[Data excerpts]
--- START ---

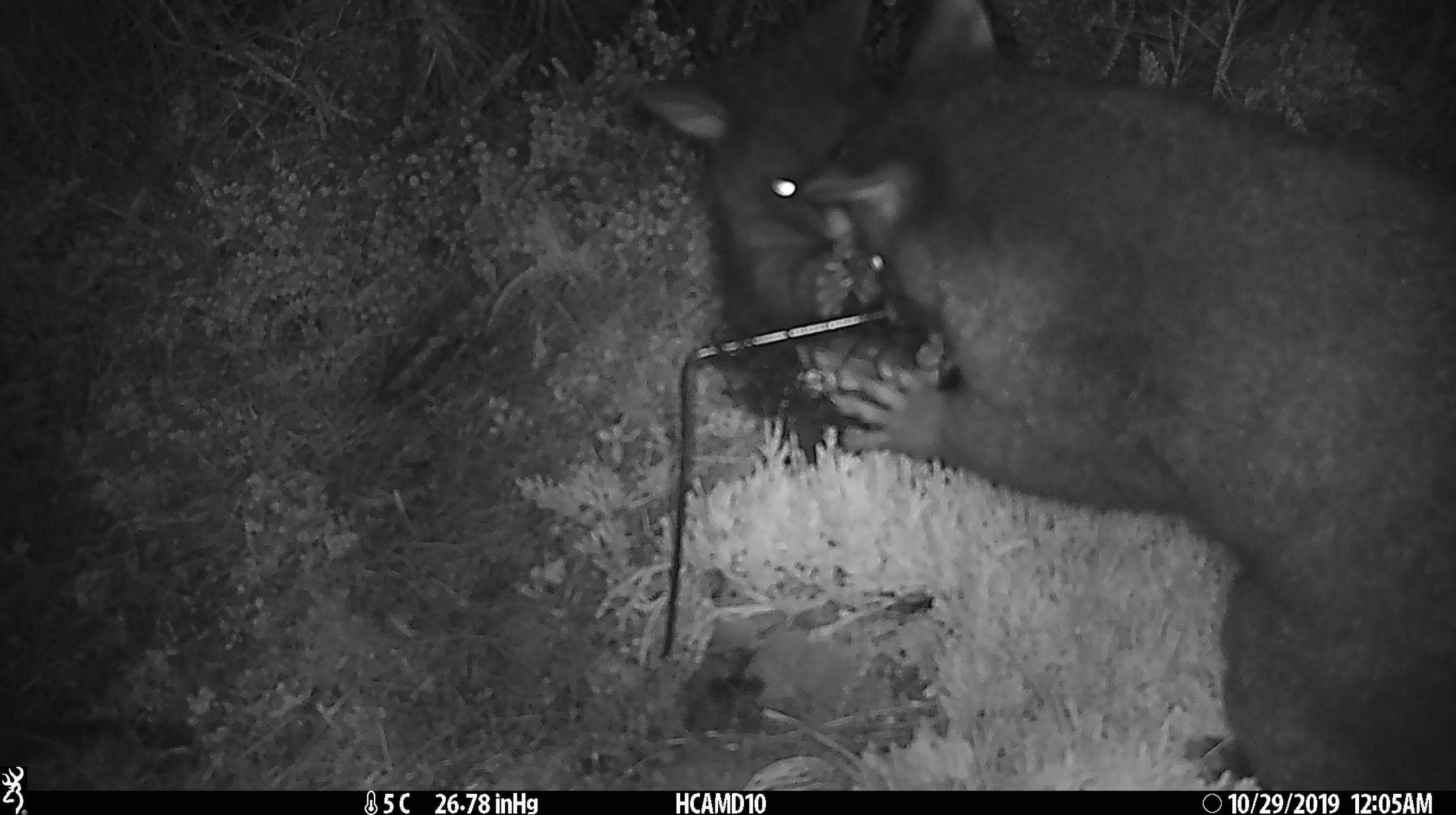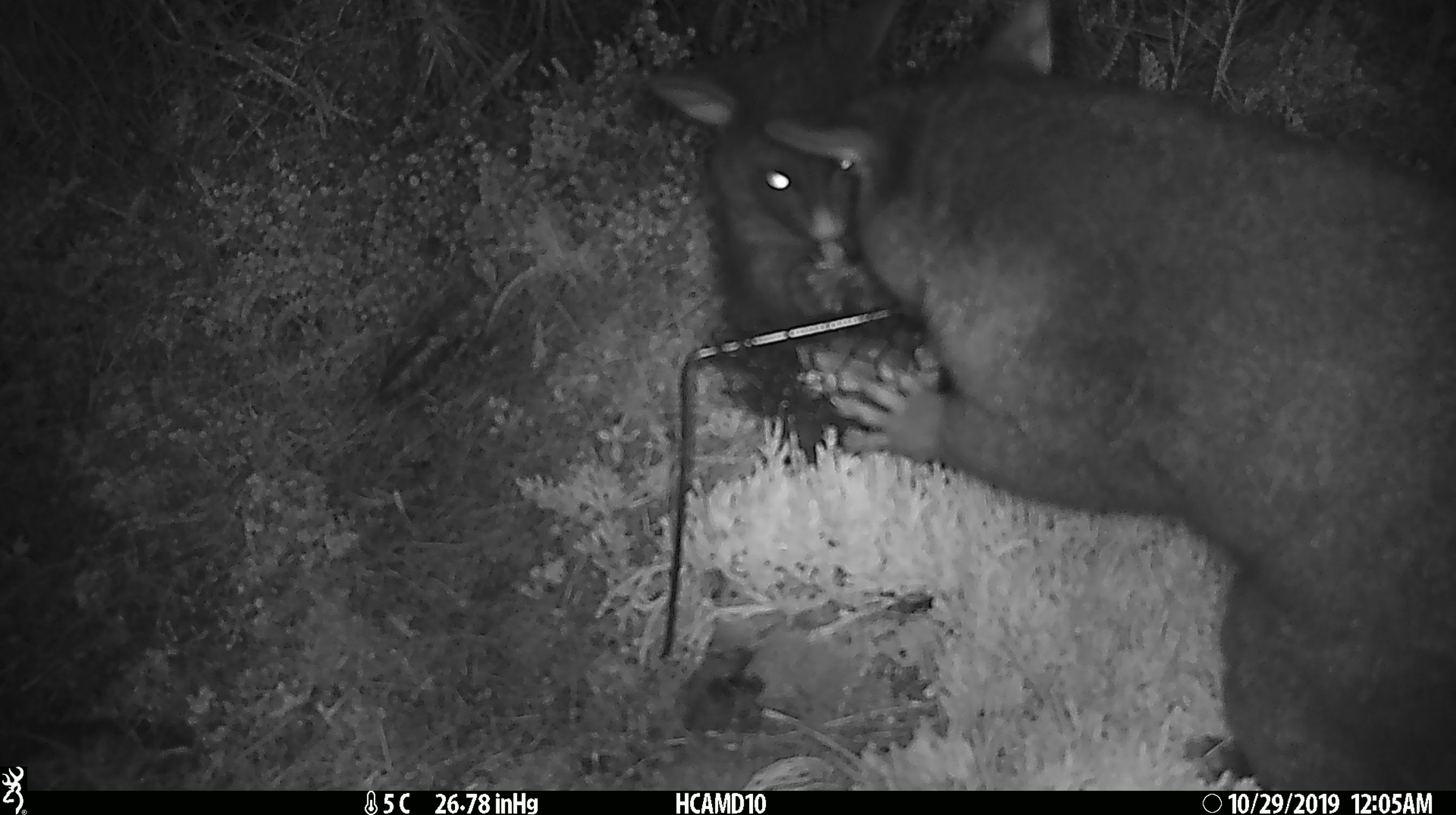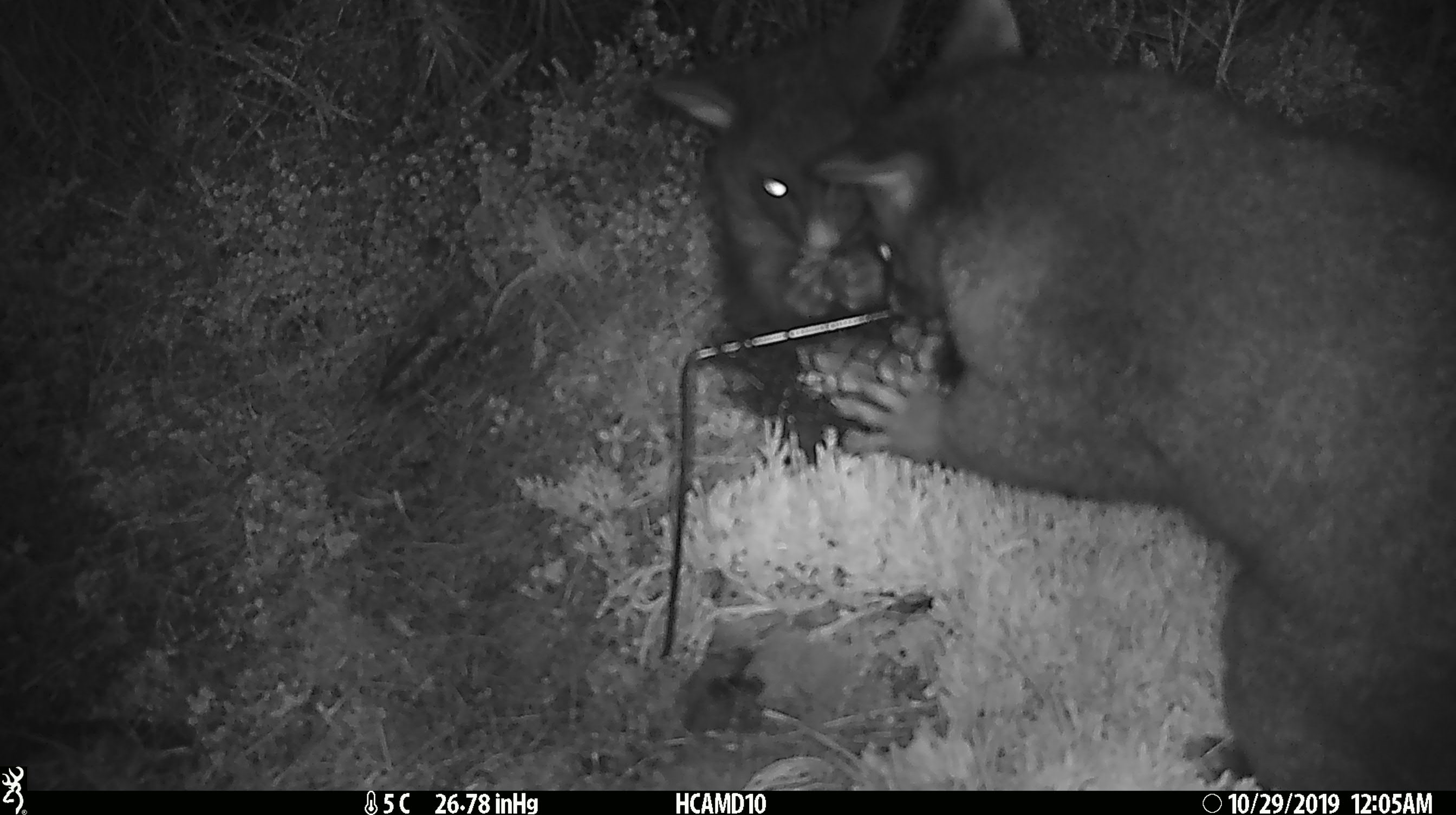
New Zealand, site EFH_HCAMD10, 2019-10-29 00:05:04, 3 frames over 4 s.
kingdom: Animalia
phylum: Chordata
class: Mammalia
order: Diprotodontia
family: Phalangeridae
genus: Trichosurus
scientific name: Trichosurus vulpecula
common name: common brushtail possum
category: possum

--- END ---
--- START ---

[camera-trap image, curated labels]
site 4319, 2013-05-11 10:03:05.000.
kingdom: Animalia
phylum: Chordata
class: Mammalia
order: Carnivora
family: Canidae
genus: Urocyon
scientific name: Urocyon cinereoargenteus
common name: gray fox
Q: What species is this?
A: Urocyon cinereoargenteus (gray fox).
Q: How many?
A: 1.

--- END ---

● WORK INSTRUCTION: Show all lines above containing "name".

● EXERCISE OUTPUT:
scientific name: Trichosurus vulpecula
common name: common brushtail possum
scientific name: Urocyon cinereoargenteus
common name: gray fox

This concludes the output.